#### Ausgewählter Text ####
Foto: Santander Consumer Bank.
Auch bei Konsumentenkrediten kann der Widerruf des Darlehensvertrags satt vierstellige Beträge bringen – vor allem, wenn die Bank dem Kreditnehmer eine teure Restschuldversicherung angedreht hat. Das zeigen zwei aktuell vor Gericht entschiedene Fälle. Die Santander Consumer Bank muss jeweils einen erheblichen Teil der Zinsen und Versicherungsbeiträge erstatten. test.de erklärt die Rechtslage.
####
▶ _Aufgabe_: Setze den Text zum Widerruf von Konsumentenkrediten nach seinem letzten Satz fort.
#### Erfasste Daten ####
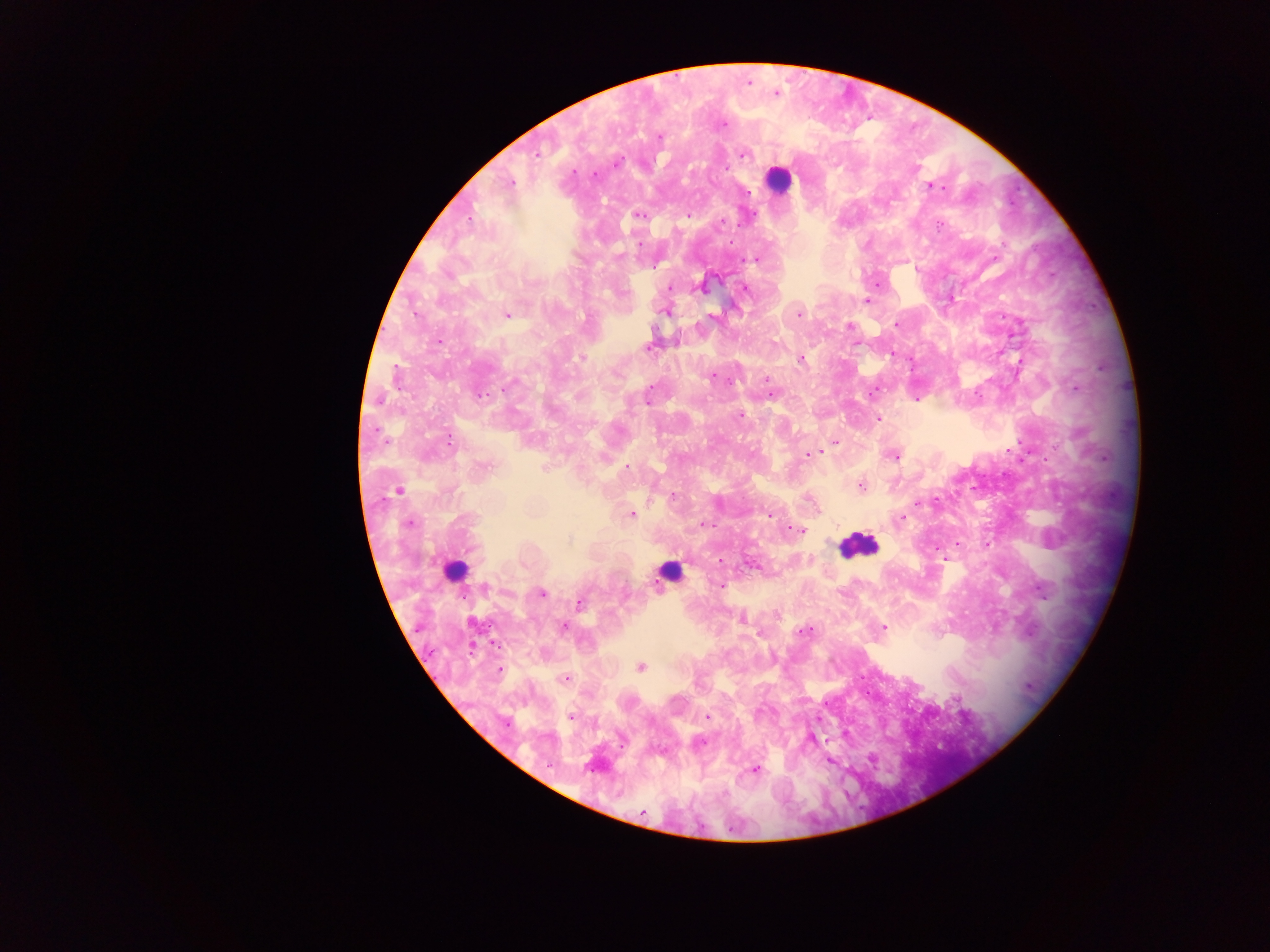

Approximate centers as x y in pixels. Leukocyte locations: 777 180; 857 545; 454 569; 667 569. Malaria parasite locations: 748 82; 774 93; 720 124; 659 138; 743 153; 534 155; 616 162; 593 174; 509 182; 931 186; 639 214; 687 216; 720 221; 758 259; 878 282; 668 287; 745 288; 867 300; 665 312; 798 312; 507 314; 896 324; 849 326; 439 341; 649 345; 581 358; 799 358; 713 376; 765 378; 478 393; 771 395; 916 399; 740 415; 878 418; 835 441; 817 453; 806 454; 894 455; 483 467; 626 468; 859 486; 399 490; 631 514; 768 515; 901 518; 409 523; 704 523; 794 530; 957 543; 945 560; 719 561; 751 563; 721 585; 541 593; 579 603; 740 619; 563 626; 883 628; 809 630; 759 633; 640 667; 499 671; 564 679; 571 717; 707 717; 811 737; 697 742; 829 760; 754 769. Single field of view. Thick blood film. Photographed through a microscope with a mobile-phone camera. Image is 1270×952 pixels. Collected in Ghana.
####
▶ _Antwort_:
Zahlreiche Fehler
Für Immobilienkredite ist klar: Zu etwa 80 Prozent der Kreditverträge erteilten die Banken und Sparkassen fehlerhafte Widerrufsbelehrungen. Kreditnehmer können dann den Vertrag auch heute noch widerrufen und so von den aktuell rekordverdächtig niedrigen Zinssätzen profitieren. Mehr dazu in unserem Special Widerruf von Immobilienkrediten. Auch bei Ratenkrediten haben die Banken oft nicht richtig über das Widerrufsrecht belehrt. Kreditnehmer können den Vertrag dann ebenfalls jederzeit widerrufen. Das geht sogar nach vollständiger Abwicklung des Darlehens noch.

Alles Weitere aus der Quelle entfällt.